Essential oils, such as cinnamon oil and clove oil, show at least limited success as a snake repellent. In field tests by the U. S. Department of Agriculture, mixtures containing these ingredients in different combinations showed success in repelling brown tree snakes when sprayed directly on the snakes. However, similar results couldn't be obtained when applying the oils to an area that testers wanted to protect. To be effective, you need to spray essential oils from a sprayer right onto the snakes that you find.
Altering a snake's habitat goes a long way toward repelling it from your property, and this can often be done without undertaking a major landscaping project. Keeping grass cut short, thinning mulch so that it is less than three inches deep and eliminating scrap piles removes comfortable places that snakes can hide and may drive off snakes that are on your property. Keeping animal food in sealed containers will also make your home less attractive to mice and other rodents, which in turn can lower attraction for snakes as their food source dries up.

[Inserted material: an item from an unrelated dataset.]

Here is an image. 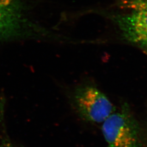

Minnow traps are useful for capturing snakes for relocation, especially when other repellent attempts are unsuccessful. Place eggs or other bait inside the traps and set the traps in an area that snakes frequent. Due to the design of the traps, snakes can easily enter the trap but will have significant difficulty escaping. The snakes can then be turned over to animal control or carefully released elsewhere.
Moth balls and moth crystals are often suggested as snake repellents, but using them for this purpose is not only dangerous but is also illegal. Moth balls contain naphthalene, a regulated chemical that can present a danger to children, animals and even the environment. The United States Environmental Protection Agency maintains an information page about naphthalene and its uses, and goes so far as to point out use as a snake repellent specifically as a potentially dangerous use. On top of that, avoidance tests performed by the University of Nebraska Lincoln showed little effectiveness for naphthalene repellents.